## Do this
Copy out each line below exactly as it appears.

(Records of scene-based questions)
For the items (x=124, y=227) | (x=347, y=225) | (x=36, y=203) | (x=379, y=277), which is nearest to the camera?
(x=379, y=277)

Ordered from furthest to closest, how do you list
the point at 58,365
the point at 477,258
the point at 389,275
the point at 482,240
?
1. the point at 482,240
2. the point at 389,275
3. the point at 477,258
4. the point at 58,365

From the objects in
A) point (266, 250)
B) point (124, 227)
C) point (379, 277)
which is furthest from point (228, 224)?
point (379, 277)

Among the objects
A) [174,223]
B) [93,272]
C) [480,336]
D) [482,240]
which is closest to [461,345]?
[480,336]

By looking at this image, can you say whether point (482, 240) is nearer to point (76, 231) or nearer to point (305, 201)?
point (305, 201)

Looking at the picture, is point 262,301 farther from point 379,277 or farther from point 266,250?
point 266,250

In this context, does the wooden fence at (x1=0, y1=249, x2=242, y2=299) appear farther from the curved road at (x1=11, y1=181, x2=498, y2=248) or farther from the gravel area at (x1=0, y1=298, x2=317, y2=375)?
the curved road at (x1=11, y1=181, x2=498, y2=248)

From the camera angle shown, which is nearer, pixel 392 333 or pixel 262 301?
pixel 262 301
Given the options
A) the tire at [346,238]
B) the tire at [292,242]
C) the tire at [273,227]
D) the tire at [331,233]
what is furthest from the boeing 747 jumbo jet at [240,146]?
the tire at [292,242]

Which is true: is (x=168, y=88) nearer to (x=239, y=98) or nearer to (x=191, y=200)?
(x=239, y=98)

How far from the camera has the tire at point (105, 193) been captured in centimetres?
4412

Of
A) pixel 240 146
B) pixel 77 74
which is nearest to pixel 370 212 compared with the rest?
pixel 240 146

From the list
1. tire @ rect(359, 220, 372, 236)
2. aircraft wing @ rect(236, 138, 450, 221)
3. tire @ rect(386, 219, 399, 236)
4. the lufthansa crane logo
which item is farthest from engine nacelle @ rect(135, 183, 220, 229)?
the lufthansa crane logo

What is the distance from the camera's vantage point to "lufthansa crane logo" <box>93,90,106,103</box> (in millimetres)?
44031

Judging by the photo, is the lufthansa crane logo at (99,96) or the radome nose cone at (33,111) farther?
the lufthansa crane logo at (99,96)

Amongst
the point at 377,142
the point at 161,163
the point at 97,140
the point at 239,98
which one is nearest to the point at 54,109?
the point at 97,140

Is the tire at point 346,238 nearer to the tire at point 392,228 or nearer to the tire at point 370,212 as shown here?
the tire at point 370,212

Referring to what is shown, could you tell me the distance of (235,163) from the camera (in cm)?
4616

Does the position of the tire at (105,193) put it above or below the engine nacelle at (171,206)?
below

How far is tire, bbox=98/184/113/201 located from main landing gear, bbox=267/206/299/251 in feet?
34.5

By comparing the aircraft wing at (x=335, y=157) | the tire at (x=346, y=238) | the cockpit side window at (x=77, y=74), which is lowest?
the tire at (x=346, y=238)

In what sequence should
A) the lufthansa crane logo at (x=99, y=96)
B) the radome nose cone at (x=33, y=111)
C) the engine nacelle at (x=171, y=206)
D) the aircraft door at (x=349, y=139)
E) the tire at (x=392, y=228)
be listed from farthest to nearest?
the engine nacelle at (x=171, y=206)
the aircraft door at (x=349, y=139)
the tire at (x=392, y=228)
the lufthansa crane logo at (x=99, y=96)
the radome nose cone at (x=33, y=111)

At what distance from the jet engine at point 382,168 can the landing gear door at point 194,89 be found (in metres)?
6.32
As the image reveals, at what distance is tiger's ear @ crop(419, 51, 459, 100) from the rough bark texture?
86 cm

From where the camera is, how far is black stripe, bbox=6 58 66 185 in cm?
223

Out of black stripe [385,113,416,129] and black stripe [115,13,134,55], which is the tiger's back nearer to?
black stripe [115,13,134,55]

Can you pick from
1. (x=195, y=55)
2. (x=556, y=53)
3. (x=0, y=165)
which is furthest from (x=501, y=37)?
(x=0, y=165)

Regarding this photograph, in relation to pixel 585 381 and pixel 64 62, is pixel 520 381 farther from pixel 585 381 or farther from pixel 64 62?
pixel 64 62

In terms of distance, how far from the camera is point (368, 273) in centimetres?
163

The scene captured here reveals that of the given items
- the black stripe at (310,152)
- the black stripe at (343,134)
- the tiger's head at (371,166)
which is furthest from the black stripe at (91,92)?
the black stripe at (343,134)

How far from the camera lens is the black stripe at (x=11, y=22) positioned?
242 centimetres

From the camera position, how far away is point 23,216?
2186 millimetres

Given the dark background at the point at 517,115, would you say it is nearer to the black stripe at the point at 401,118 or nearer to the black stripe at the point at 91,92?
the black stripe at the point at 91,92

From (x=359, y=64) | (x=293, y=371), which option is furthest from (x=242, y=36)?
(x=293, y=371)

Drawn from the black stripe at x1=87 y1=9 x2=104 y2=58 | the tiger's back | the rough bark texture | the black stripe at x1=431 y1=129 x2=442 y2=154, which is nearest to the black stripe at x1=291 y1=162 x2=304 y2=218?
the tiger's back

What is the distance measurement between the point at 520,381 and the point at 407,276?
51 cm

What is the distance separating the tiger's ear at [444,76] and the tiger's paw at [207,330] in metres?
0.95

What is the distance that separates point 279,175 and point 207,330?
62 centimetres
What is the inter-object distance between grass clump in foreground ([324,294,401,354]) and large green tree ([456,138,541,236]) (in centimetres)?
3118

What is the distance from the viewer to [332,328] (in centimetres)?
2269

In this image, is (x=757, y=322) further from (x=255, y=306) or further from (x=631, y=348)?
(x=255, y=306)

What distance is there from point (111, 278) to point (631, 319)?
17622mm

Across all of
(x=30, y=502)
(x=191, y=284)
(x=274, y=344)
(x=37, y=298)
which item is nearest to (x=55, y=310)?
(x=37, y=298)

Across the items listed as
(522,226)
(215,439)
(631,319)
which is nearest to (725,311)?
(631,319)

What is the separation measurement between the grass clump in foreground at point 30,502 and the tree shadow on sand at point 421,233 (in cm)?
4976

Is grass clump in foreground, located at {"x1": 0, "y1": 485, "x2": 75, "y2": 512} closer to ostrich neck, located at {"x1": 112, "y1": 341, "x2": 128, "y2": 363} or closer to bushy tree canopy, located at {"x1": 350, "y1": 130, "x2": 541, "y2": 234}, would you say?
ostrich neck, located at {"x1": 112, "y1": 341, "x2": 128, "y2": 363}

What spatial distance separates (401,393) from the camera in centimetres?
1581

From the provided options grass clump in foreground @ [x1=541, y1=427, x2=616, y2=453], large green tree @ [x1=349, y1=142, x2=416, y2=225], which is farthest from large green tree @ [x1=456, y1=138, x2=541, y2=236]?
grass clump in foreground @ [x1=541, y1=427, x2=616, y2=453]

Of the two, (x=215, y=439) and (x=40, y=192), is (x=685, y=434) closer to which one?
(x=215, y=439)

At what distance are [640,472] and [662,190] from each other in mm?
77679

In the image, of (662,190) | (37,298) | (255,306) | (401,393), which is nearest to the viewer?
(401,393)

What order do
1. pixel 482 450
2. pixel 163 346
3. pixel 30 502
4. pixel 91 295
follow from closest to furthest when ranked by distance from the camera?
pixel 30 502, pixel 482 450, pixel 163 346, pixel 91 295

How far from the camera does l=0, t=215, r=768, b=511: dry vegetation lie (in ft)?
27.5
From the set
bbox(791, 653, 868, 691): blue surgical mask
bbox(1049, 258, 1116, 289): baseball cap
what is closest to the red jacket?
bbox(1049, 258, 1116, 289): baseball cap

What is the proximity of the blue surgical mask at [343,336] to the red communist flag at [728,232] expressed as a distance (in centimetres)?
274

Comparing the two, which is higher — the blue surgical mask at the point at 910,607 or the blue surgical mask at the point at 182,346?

## Written solution
For the items (x=124, y=227) | (x=347, y=225) | (x=36, y=203) | (x=379, y=277), which is nearest to the camera?
(x=379, y=277)

Ordered from furthest to closest, how do you list
the point at 58,365
the point at 477,258
the point at 389,275
the point at 482,240
?
1. the point at 482,240
2. the point at 389,275
3. the point at 477,258
4. the point at 58,365

From the objects in
A) point (266, 250)
B) point (124, 227)
C) point (379, 277)
which is furthest from point (228, 224)?
point (379, 277)

Among the objects
A) [174,223]
B) [93,272]
C) [480,336]
D) [482,240]
which is closest to [461,345]?
[480,336]

By looking at this image, can you say whether point (482, 240) is nearer to point (76, 231) or nearer to point (305, 201)?
point (305, 201)

Looking at the picture, is point 262,301 farther from point 379,277 or farther from point 266,250?
point 266,250

In this context, does the wooden fence at (x1=0, y1=249, x2=242, y2=299) appear farther from the curved road at (x1=11, y1=181, x2=498, y2=248) or farther from the gravel area at (x1=0, y1=298, x2=317, y2=375)?
the curved road at (x1=11, y1=181, x2=498, y2=248)

From the camera angle shown, which is nearer, pixel 392 333 or pixel 262 301?
pixel 262 301
Given the options
A) the tire at [346,238]
B) the tire at [292,242]
C) the tire at [273,227]
D) the tire at [331,233]
what is furthest from the boeing 747 jumbo jet at [240,146]?
the tire at [292,242]

Which is true: is (x=168, y=88) nearer to (x=239, y=98) or nearer to (x=191, y=200)?
(x=239, y=98)

How far from the camera has the tire at point (105, 193) been captured in centimetres?
4412

Of
A) pixel 240 146
B) pixel 77 74
which is nearest to pixel 370 212 compared with the rest?
pixel 240 146

From the list
1. tire @ rect(359, 220, 372, 236)
2. aircraft wing @ rect(236, 138, 450, 221)
3. tire @ rect(386, 219, 399, 236)
4. the lufthansa crane logo
which item is farthest from engine nacelle @ rect(135, 183, 220, 229)?
the lufthansa crane logo

What is the distance from the camera's vantage point to "lufthansa crane logo" <box>93,90,106,103</box> (in millimetres)?
44031

Judging by the photo, is the lufthansa crane logo at (99,96) or the radome nose cone at (33,111) farther?
the lufthansa crane logo at (99,96)

Amongst
the point at 377,142
the point at 161,163
the point at 97,140
the point at 239,98
which one is nearest to the point at 54,109?
the point at 97,140

Is the tire at point 346,238 nearer to the tire at point 392,228 or nearer to the tire at point 370,212 as shown here?
the tire at point 370,212

Referring to what is shown, could you tell me the distance of (235,163) from the camera (in cm)?
4616

Does the position of the tire at (105,193) put it above or below the engine nacelle at (171,206)?
below

How far is tire, bbox=98/184/113/201 located from main landing gear, bbox=267/206/299/251 in feet?
34.5

By comparing the aircraft wing at (x=335, y=157) | the tire at (x=346, y=238) | the cockpit side window at (x=77, y=74), which is lowest?
the tire at (x=346, y=238)

In what sequence should
A) the lufthansa crane logo at (x=99, y=96)
B) the radome nose cone at (x=33, y=111)
C) the engine nacelle at (x=171, y=206)
D) the aircraft door at (x=349, y=139)
E) the tire at (x=392, y=228)
be listed from farthest to nearest?
the engine nacelle at (x=171, y=206)
the aircraft door at (x=349, y=139)
the tire at (x=392, y=228)
the lufthansa crane logo at (x=99, y=96)
the radome nose cone at (x=33, y=111)

At what distance from the jet engine at point 382,168 can the landing gear door at point 194,89 be found (in metres)?
6.32
As the image reveals, at what distance is tiger's ear @ crop(419, 51, 459, 100) from the rough bark texture?
86 cm

From where the camera is, how far is black stripe, bbox=6 58 66 185 in cm?
223

Out of black stripe [385,113,416,129] and black stripe [115,13,134,55], which is the tiger's back nearer to?
black stripe [115,13,134,55]

Can you pick from
1. (x=195, y=55)
2. (x=556, y=53)
3. (x=0, y=165)
which is furthest from (x=501, y=37)?
(x=0, y=165)

Regarding this photograph, in relation to pixel 585 381 and pixel 64 62, is pixel 520 381 farther from pixel 585 381 or farther from pixel 64 62?
pixel 64 62

In terms of distance, how far from the camera is point (368, 273) in centimetres?
163

The scene captured here reveals that of the given items
- the black stripe at (310,152)
- the black stripe at (343,134)
- the tiger's head at (371,166)
which is furthest from the black stripe at (91,92)?
the black stripe at (343,134)

How far from the camera lens is the black stripe at (x=11, y=22) positioned?
242 centimetres

From the camera position, how far away is point 23,216?
2186 millimetres

Given the dark background at the point at 517,115, would you say it is nearer to the black stripe at the point at 401,118 or nearer to the black stripe at the point at 91,92?
the black stripe at the point at 91,92

From (x=359, y=64) | (x=293, y=371), which option is furthest from (x=242, y=36)?
(x=293, y=371)

Drawn from the black stripe at x1=87 y1=9 x2=104 y2=58 | the tiger's back | the rough bark texture | the black stripe at x1=431 y1=129 x2=442 y2=154, which is nearest to the black stripe at x1=291 y1=162 x2=304 y2=218?
the tiger's back

What is the distance measurement between the point at 520,381 and the point at 407,276?
51 cm

What is the distance separating the tiger's ear at [444,76] and the tiger's paw at [207,330] in metres?
0.95

What is the distance that separates point 279,175 and point 207,330?
62 centimetres
What is the inter-object distance between grass clump in foreground ([324,294,401,354]) and large green tree ([456,138,541,236]) (in centimetres)?
3118

What is the distance from the viewer to [332,328] (in centimetres)?
2269

In this image, is (x=757, y=322) further from (x=255, y=306) or further from (x=631, y=348)?
(x=255, y=306)

What distance is there from point (111, 278) to point (631, 319)?
17622mm

Across all of
(x=30, y=502)
(x=191, y=284)
(x=274, y=344)
(x=37, y=298)
which item is nearest to (x=55, y=310)?
(x=37, y=298)

Across the items listed as
(522,226)
(215,439)
(631,319)
which is nearest to (725,311)?
(631,319)

What is the separation measurement between the grass clump in foreground at point 30,502 and the tree shadow on sand at point 421,233 (in cm)?
4976

Is grass clump in foreground, located at {"x1": 0, "y1": 485, "x2": 75, "y2": 512} closer to ostrich neck, located at {"x1": 112, "y1": 341, "x2": 128, "y2": 363} or closer to bushy tree canopy, located at {"x1": 350, "y1": 130, "x2": 541, "y2": 234}, would you say?
ostrich neck, located at {"x1": 112, "y1": 341, "x2": 128, "y2": 363}

What spatial distance separates (401,393) from the camera in centimetres?
1581

From the provided options grass clump in foreground @ [x1=541, y1=427, x2=616, y2=453], large green tree @ [x1=349, y1=142, x2=416, y2=225], which is farthest from large green tree @ [x1=456, y1=138, x2=541, y2=236]?
grass clump in foreground @ [x1=541, y1=427, x2=616, y2=453]

Of the two, (x=215, y=439) and (x=40, y=192), is (x=685, y=434) closer to which one?
(x=215, y=439)

At what distance are [640,472] and [662,190] from each other in mm?
77679

In the image, of (662,190) | (37,298) | (255,306) | (401,393), which is nearest to the viewer?
(401,393)

What order do
1. pixel 482 450
2. pixel 163 346
3. pixel 30 502
4. pixel 91 295
follow from closest to furthest when ranked by distance from the camera?
pixel 30 502, pixel 482 450, pixel 163 346, pixel 91 295

How far from the camera does l=0, t=215, r=768, b=511: dry vegetation lie (in ft)?
27.5
From the set
bbox(791, 653, 868, 691): blue surgical mask
bbox(1049, 258, 1116, 289): baseball cap
what is closest to the red jacket?
bbox(1049, 258, 1116, 289): baseball cap

What is the proximity of the blue surgical mask at [343,336] to the red communist flag at [728,232] expressed as a distance (in centimetres)?
274

Comparing the two, which is higher — the blue surgical mask at the point at 910,607 or the blue surgical mask at the point at 182,346?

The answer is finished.